READING TEXT →
Reputation: 5469
I want to read from a database two columns, group them by the first column and insert the result into another table using Spark. My program is written in Java. I tried the following:
public static void aggregateSessionEvents(org.apache.spark.SparkContext sparkContext) {
com.datastax.spark.connector.japi.rdd.CassandraJavaPairRDD<String, String> logs = javaFunctions(sparkContext)
.cassandraTable("dove", "event_log", mapColumnTo(String.class), mapColumnTo(String.class))
.select("session_id", "event");
logs.groupByKey();
com.datastax.spark.connector.japi.CassandraJavaUtil.javaFunctions(logs).writerBuilder("dove", "event_aggregation", null).saveToCassandra();
sparkContext.stop();
}
This is giving me the error:
The method cassandraTable(String, String, RowReaderFactory<T>) in the type SparkContextJavaFunctions is not applicable for the arguments (String, String, RowReaderFactory<String>, mapColumnTo(String.class))

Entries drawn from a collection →
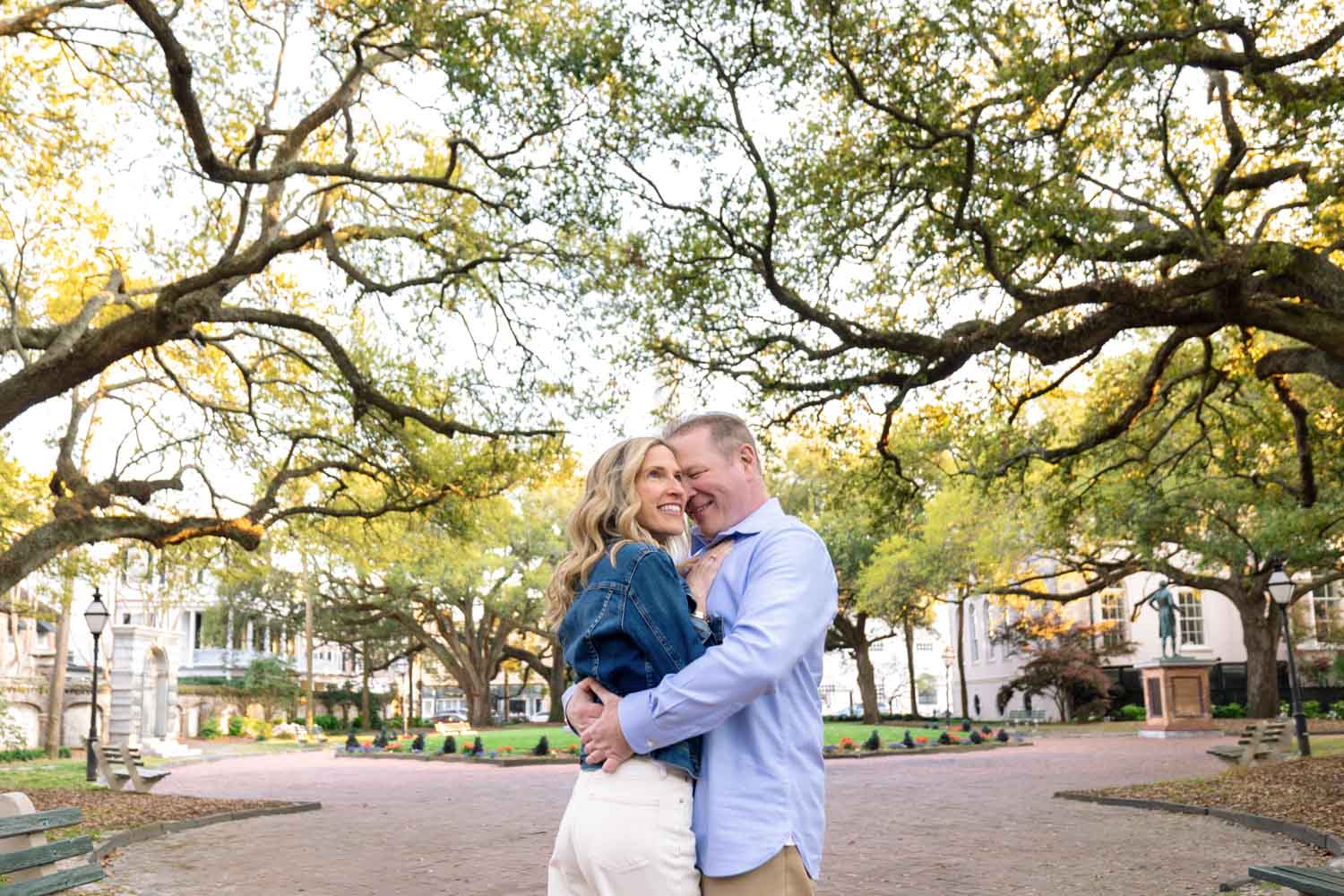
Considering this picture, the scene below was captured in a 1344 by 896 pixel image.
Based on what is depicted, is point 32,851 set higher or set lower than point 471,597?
lower

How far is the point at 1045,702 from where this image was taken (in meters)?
46.0

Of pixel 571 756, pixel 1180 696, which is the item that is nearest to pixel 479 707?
pixel 571 756

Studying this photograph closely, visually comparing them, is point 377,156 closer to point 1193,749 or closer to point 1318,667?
point 1193,749

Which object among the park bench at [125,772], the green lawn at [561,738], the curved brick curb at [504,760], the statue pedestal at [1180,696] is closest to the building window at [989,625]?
the green lawn at [561,738]

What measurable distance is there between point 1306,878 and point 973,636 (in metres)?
53.2

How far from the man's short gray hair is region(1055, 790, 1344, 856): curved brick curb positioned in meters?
8.55

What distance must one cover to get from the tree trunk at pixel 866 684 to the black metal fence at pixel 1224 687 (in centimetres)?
872

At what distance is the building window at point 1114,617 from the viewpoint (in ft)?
144

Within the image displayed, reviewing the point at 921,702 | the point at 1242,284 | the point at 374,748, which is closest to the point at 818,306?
the point at 1242,284

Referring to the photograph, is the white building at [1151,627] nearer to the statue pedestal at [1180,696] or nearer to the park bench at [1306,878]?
the statue pedestal at [1180,696]

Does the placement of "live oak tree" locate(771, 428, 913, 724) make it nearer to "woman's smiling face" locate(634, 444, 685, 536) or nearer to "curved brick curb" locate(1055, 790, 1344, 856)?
"curved brick curb" locate(1055, 790, 1344, 856)

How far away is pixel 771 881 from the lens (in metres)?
2.73

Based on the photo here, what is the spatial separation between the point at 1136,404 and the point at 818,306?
3918 millimetres

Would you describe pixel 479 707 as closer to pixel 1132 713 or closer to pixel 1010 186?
pixel 1132 713
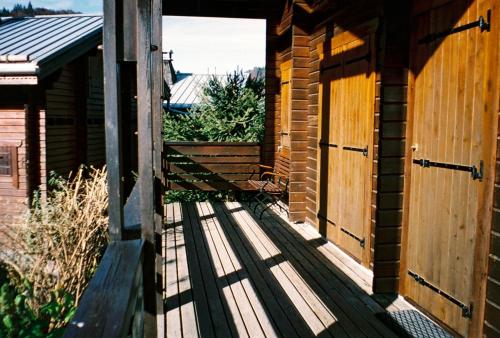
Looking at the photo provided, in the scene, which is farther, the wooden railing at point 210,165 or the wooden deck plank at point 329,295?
the wooden railing at point 210,165

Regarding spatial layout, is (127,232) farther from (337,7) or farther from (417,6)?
(337,7)

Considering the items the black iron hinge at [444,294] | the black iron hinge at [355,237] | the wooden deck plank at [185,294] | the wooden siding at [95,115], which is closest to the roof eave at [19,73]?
the wooden siding at [95,115]

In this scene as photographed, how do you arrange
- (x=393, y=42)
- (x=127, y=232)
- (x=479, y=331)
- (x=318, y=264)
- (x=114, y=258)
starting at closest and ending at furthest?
(x=114, y=258), (x=127, y=232), (x=479, y=331), (x=393, y=42), (x=318, y=264)

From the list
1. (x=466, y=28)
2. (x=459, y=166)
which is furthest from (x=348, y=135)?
(x=466, y=28)

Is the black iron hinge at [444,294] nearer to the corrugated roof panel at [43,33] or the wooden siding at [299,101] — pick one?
the wooden siding at [299,101]

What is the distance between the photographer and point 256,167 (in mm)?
9547

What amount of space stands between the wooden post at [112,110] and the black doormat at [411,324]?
7.94 ft

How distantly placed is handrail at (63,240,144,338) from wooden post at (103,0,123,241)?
184 millimetres

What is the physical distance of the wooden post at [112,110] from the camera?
1.99m

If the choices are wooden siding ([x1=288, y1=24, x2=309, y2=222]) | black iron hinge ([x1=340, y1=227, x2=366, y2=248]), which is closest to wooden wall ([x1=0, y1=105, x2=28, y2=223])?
wooden siding ([x1=288, y1=24, x2=309, y2=222])

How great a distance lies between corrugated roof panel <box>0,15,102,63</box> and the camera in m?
9.64

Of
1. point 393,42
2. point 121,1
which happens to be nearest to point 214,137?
point 393,42

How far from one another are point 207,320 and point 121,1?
96.4 inches

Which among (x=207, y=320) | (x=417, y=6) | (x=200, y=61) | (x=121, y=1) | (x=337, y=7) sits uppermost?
(x=200, y=61)
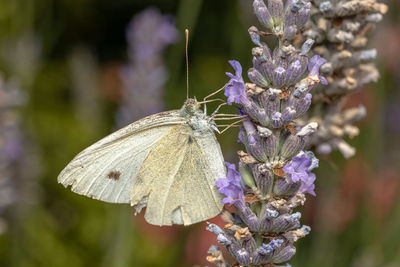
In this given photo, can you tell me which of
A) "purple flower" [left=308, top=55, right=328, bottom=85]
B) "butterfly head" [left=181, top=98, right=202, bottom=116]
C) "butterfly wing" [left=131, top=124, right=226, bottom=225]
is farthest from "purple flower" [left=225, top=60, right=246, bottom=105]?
"butterfly head" [left=181, top=98, right=202, bottom=116]

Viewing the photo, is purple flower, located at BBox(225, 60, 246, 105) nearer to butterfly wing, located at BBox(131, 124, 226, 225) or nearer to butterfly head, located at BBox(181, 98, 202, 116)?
butterfly wing, located at BBox(131, 124, 226, 225)

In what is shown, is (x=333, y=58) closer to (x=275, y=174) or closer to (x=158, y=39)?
(x=275, y=174)

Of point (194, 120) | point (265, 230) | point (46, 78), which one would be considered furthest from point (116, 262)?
point (46, 78)

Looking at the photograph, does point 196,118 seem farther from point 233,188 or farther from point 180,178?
point 233,188

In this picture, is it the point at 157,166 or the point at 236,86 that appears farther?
the point at 157,166

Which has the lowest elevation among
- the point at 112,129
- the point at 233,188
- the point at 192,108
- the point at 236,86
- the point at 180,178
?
the point at 233,188

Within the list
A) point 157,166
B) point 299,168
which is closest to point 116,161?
point 157,166

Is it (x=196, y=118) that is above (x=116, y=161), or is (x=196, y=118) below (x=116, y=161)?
above

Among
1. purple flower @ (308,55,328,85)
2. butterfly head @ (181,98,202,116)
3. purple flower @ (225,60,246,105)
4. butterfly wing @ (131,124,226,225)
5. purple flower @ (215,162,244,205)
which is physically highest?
butterfly head @ (181,98,202,116)
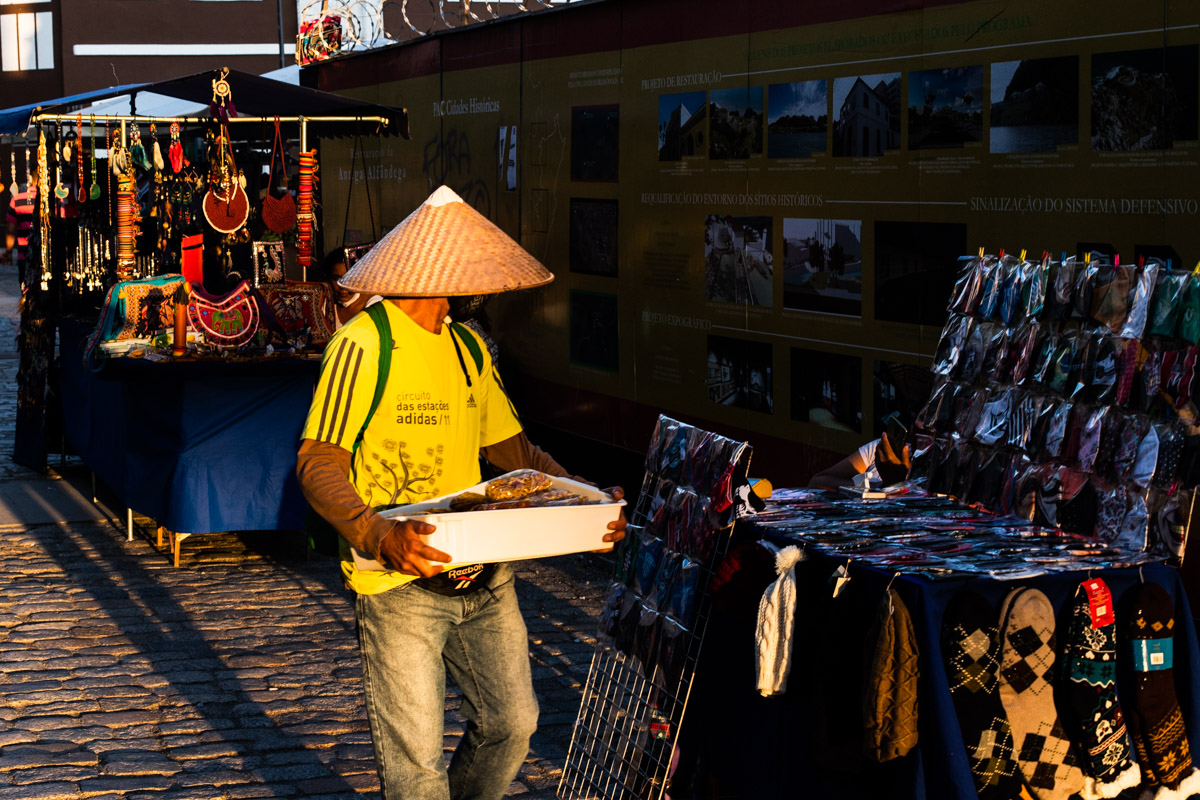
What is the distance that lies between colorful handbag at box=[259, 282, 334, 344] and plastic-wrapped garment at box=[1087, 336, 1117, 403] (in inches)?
241

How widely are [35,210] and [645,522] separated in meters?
8.06

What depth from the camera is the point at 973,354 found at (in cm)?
489

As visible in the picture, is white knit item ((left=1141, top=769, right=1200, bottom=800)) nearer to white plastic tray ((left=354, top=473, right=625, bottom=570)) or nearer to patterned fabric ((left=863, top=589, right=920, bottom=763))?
patterned fabric ((left=863, top=589, right=920, bottom=763))

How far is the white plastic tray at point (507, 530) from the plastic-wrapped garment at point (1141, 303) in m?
1.52

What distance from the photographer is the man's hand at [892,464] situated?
5.34 metres

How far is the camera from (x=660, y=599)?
181 inches

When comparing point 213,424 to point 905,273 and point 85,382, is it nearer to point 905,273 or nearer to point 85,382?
point 85,382

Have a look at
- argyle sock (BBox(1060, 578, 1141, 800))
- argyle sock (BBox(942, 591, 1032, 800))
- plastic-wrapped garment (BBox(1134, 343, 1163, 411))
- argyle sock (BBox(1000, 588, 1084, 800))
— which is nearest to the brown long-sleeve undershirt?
argyle sock (BBox(942, 591, 1032, 800))

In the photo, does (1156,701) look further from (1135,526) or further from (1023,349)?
(1023,349)

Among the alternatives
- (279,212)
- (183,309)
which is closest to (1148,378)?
(183,309)

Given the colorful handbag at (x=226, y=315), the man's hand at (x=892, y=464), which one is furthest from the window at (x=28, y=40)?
the man's hand at (x=892, y=464)

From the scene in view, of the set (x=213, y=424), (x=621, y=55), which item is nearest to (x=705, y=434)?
(x=213, y=424)

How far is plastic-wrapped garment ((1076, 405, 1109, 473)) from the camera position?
4.25 meters

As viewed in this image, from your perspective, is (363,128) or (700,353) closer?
(700,353)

REQUIRED TASKS →
- A) Return every line of the rows that contains the string "Considering", matching case exactly.
- B) Carry on the post about grouping Cassandra columns with Spark in Java, starting after its last sentence.

RESPONSES FOR EACH TASK →
- A)
Considering this picture, the scene below was captured in a 1344 by 896 pixel image.
Considering the items the black iron hinge at [444,294] | the black iron hinge at [355,237] | the wooden deck plank at [185,294] | the wooden siding at [95,115], which is closest to the roof eave at [19,73]?

- B)
My dependencies are:
<dependencies>
<dependency>
<groupId>org.apache.spark</groupId>
<artifactId>spark-core_2.10</artifactId>
<version>2.0.1</version>
<scope>provided</scope>
</dependency>
<dependency>
<groupId>org.apache.spark</groupId>
<artifactId>spark-streaming_2.10</artifactId>
<version>2.0.1</version>
<scope>provided</scope>
</dependency>
<dependency>
<groupId>com.datastax.spark</groupId>
<artifactId>spark-cassandra-connector_2.10</artifactId>
<version>1.6.2</version>
</dependency>
</dependencies>
How do I solve this?
Upvotes: 1
Views: 330
Reputation: 5469
To group data by a field, do the following steps:
After that, the data can be inserted in another table or used for some further processing.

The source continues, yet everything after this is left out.